Compose v2 (the CLI subcommand docker compose
) differs from the older docker-compose
Python tool in some features and syntax. Check your environment.
Common mistakes
- Trying to use Compose as a build system only – Compose is primarily runtime orchestration.
- Committing secrets or database passwords into docker-compose.yml.
- Not mounting volumes for persistent data (e.g., databases) and losing data on restart.
- Expecting Compose to handle horizontal scaling and advanced orchestration like Kubernetes does.
- Binding host ports for every service in production (unnecessary and risky).
Best practices
- Keep Dockerfile focused and small (one concern: build image).
- Use Compose for local development and simple staging environments; reference immutable images for production deploys.

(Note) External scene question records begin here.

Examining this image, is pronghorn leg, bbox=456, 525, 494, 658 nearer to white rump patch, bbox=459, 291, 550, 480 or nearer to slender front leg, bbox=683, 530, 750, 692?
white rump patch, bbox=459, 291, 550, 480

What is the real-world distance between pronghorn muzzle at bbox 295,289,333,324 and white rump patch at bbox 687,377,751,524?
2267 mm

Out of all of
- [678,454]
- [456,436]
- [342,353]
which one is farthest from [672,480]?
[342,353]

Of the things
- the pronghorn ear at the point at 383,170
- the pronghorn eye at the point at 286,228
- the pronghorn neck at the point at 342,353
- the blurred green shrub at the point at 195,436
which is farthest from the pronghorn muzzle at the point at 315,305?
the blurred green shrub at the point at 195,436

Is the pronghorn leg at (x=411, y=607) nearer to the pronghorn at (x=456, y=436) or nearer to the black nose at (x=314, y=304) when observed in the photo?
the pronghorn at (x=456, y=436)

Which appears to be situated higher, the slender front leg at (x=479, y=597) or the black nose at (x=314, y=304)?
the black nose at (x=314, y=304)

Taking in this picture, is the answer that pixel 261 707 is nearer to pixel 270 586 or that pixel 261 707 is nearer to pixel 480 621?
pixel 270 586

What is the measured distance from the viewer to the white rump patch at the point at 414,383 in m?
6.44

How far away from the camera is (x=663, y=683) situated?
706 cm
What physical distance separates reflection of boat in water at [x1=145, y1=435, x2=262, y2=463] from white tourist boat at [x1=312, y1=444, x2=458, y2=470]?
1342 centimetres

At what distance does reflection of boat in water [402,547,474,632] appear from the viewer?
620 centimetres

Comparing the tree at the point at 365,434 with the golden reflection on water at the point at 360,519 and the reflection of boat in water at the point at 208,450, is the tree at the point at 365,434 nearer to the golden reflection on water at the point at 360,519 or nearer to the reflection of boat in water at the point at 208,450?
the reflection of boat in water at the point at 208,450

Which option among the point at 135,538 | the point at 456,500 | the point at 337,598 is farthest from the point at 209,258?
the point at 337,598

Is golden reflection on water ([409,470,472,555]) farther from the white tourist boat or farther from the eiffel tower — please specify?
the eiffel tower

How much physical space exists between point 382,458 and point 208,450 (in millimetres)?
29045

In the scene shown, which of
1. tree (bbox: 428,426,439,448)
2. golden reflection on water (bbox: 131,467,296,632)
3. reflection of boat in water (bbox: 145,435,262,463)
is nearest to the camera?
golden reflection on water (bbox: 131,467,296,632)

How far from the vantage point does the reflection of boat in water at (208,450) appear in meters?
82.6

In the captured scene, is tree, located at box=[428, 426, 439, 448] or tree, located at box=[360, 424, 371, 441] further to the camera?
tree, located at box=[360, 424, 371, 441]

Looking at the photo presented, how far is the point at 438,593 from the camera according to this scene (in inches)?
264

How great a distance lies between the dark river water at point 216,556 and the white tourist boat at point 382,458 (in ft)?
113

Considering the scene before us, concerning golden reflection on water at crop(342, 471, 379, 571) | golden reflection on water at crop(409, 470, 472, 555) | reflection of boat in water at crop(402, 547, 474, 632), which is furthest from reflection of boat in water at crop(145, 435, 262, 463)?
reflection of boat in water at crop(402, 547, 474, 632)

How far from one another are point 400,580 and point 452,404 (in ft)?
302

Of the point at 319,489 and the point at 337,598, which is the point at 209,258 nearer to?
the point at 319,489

- Use volumes for data and bind-mounts only for development (code hot-reload).
- Use
.env
or env_file for non-sensitive config; use secret management for credentials. - Tag images and push to a registry for CI/CD; let deployments use tagged images, not local builds.
When to use / when not to use
When to use Dockerfile:
- You need reproducible image builds, CI integration, or to publish an image.
- App packaging and build optimization (multi-stage builds, caching layers).
When to use Docker Compose:
- Local development with multiple services (app, DB, cache).
- Quick integration testing or simple staging setups.
When not to use Compose:
- Large-scale production orchestration (use Kubernetes or a managed platform).
- When you need fine-grained autoscaling, advanced load balancing, or multi-node management.
Key takeaways
- Dockerfile = build instructions for one image; Compose = multi-container runtime configuration.
- Compose can call Dockerfile builds – they're complementary, not mutually exclusive.
- Use Dockerfile for CI/build, Compose for local dev and simple stacks.
- Protect secrets and persist data with volumes.
- Prefer tagged images from a registry for production deployments.